And yet… it’s not the fall that breaks most people. It’s the fear that they’ll never rise up again. – Cristian Mihai

Reading this, my immediate thought was to forward this to my sons.  Both went off to college and came home after a semester.  Both were mortified by their failure.  Both are smart and could have – should have – done well.  But they didn’t.  Mostly because their father figure didn’t teach them how to be men.  Then again, their father is a 53-year-old 5-year-old.  He taught them not to grow up and be responsible for their own lives.

I love my sons deeply, but I wish…. In my perfect world they would both be strong men.  Responsible for their lives.  Stepping out into the world to grow their lives as happy, healthy, adults.  But that is a perfect world and, unfortunately, I don’t live in a perfect world.

My biggest fear is they are so mortified by their fall that neither will rise up again.  How do you convince  a 19 and a 24-year-old it’s not the fall which matters but how you get up afterwards?  It’s a hard lesson and it took me years to learn.  As a mother, I want to spare them my pain.  I want to open up their heads (not literally) and pour all my hard-won knowledge in so they don’t have to make the same mistakes I did; so they don’t have to suffer the heartaches and pains.

I know, realistically, I can’t do this, but that doesn’t stop me from wishing.

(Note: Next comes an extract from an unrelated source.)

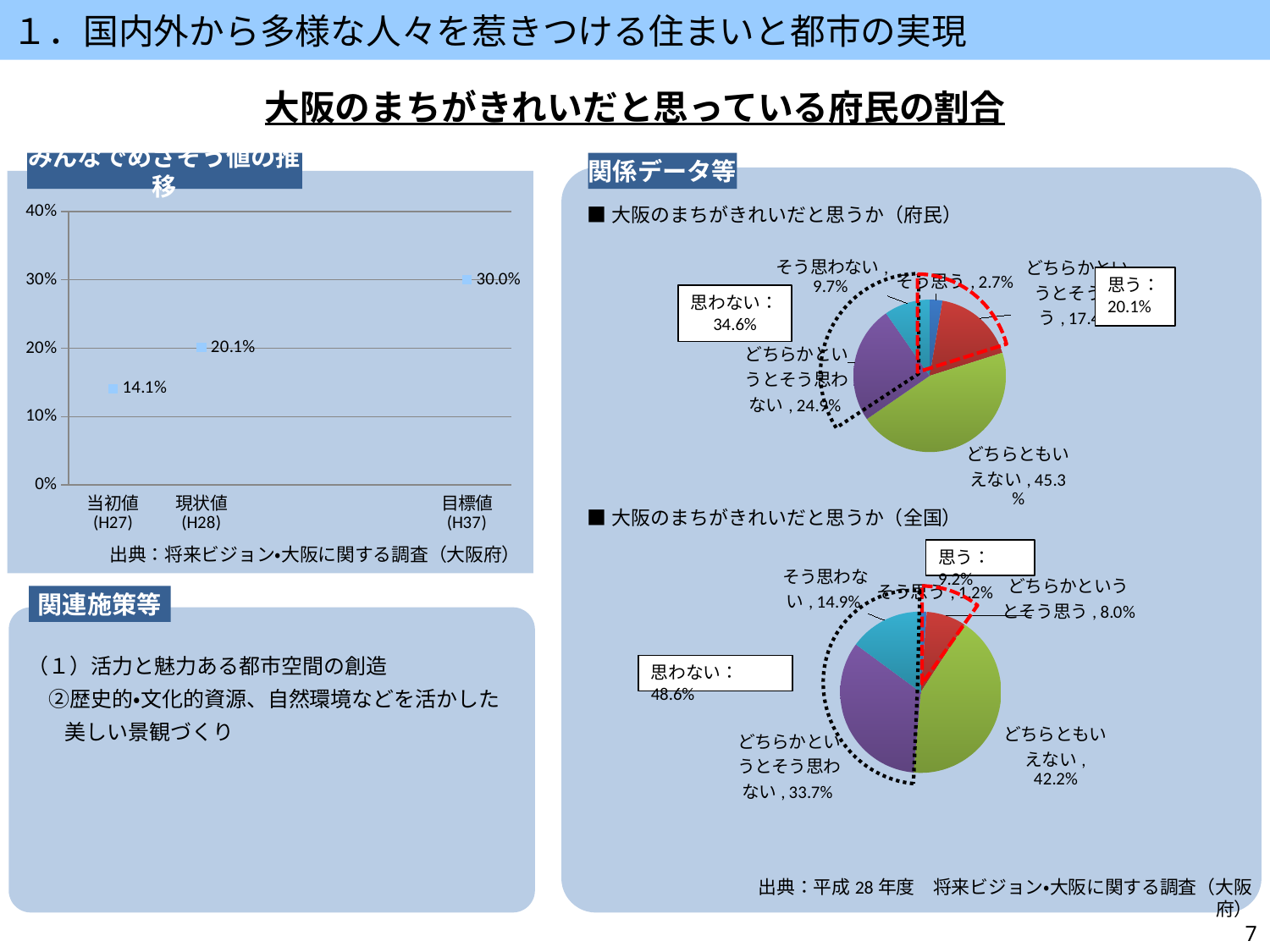
Which is larger: the share for そう思わない in the upper pie chart (府民) or in the lower pie chart (全国)? 全国 (14.9%) In the upper pie chart (大阪のまちがきれいだと思うか 府民), which category has the smallest share? そう思う In the lower pie chart (大阪のまちがきれいだと思うか 全国), what is the share for どちらかというとそう思わない? 33.7% What kind of chart is used for the 関係データ等 section on the right? pie chart In the left chart 'みんなでめざそう値の推移', do the values rise or fall from 当初値 (H27) to 目標値 (H37)? rise In the left chart 'みんなでめざそう値の推移', what is the value for 目標値 (H37)? 30.0% In the left chart 'みんなでめざそう値の推移', what is the value for 現状値 (H28)? 20.1% In the upper pie chart (大阪のまちがきれいだと思うか 府民), what is the combined share labelled 思わない? 34.6% In the lower pie chart (大阪のまちがきれいだと思うか 全国), which category has the largest share? どちらともいえない In the upper pie chart (大阪のまちがきれいだと思うか 府民), what is the share for どちらともいえない? 45.3% In the left chart 'みんなでめざそう値の推移', how many data points are plotted? 3 In the left chart 'みんなでめざそう値の推移', what is the difference between the 目標値 (H37) and the 当初値 (H27)? 15.9%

And, yes, I know my negative attitude is not helping.  I get so frustrated with the *lumps* sitting on their beds, watching their TVs and playing on their computers.  Yes, they both take classes at the local community college and the older one works part-time, but really?  Would I want to be living at home at their ages?

Ah – no.

In the end, I know this is their fight just as my lessons were mine.  I can’t make these decision for them, as much as I dearly long to toss them out the door and say, “Fly.” So I struggled with teaching them to stand back up and move forward.  There is no shame in falling, just in not getting up again. I struggled to teach them responsibility and how to walk in this world, head high, shoulders back, smiling even in the dark.